Sementara ia biasa memakan riba, melakukkan suap dan korupsi, mengabaikan urusan masyarakat, mendzalimi rakyat dan menolak penerapan syariah secara kaffah.
Penerapan syariah secara kaffah hanya dapat dilakukan negara yang menjadikan Islam sebagai dasar negara atau ideologi.
Islam kaffah tidak dapat terealisasi pada sistem selain Islam seperti pada sistem saat ini yakni sistem kapitalisme yang melahirkan akidah sekularisme (pemisahan agama dari kehidupan) hingga tak jarang terdengar larangan bawa-bawa agama dalam kehidupan berpolitik misalnya.
Islam sebagai sistem kehidupan ini hanya dapat diterapkan dalam naungan Khilafah. Khilafah adalah sebuah institusi yang menaungi semua kaum muslimin dan menjadikan Al-Quran dan as-sunnah sebagai sumber hukum. Pemimpin dalam Khilafah adalah peimimpin yang amanah. Pemimpin yang tidak menghianati Allah SWT dan RasulNya.

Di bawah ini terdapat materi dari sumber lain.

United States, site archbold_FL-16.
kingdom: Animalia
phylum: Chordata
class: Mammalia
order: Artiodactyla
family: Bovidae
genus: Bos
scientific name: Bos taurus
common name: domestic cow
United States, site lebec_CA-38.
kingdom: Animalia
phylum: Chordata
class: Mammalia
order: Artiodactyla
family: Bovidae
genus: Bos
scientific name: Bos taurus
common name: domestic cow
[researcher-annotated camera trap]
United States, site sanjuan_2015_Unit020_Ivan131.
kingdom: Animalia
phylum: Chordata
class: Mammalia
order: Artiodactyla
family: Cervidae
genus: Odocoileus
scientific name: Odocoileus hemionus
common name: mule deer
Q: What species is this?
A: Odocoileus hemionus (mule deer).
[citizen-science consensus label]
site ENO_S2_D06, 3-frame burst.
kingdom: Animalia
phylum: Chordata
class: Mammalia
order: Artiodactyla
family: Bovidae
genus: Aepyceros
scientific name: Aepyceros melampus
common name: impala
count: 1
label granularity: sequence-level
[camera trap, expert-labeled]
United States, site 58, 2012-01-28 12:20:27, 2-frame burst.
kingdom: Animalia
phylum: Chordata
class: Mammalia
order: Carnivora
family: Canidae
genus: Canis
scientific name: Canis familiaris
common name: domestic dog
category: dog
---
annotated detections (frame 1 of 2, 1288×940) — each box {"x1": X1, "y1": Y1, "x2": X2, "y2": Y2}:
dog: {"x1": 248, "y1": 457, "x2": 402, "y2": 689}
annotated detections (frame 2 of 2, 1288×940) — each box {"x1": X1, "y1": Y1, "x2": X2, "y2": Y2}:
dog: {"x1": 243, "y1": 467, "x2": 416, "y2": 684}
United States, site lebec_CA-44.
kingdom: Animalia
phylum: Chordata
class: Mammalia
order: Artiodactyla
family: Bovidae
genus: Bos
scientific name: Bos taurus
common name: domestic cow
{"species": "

Karena itu pemimpin yang bertakwa tidak mungkin menyalahi Al-Quran dan as-sunnah. Dengan diterapkannya Islam, ia tak hanya sebagai agama melainkan juga sebagai ideologi yang membuat ketakwaan individu, masyarakat dan negara akan terwujud. Wallahu’alam bi ash-shawab. (*)
* Opini ini diterbitkan atas kerjasama Komunitas Wonderful Hijrah Palopo dengan Tekape.co. Isi dan ilustrasi di luar tanggungjawab redaksi.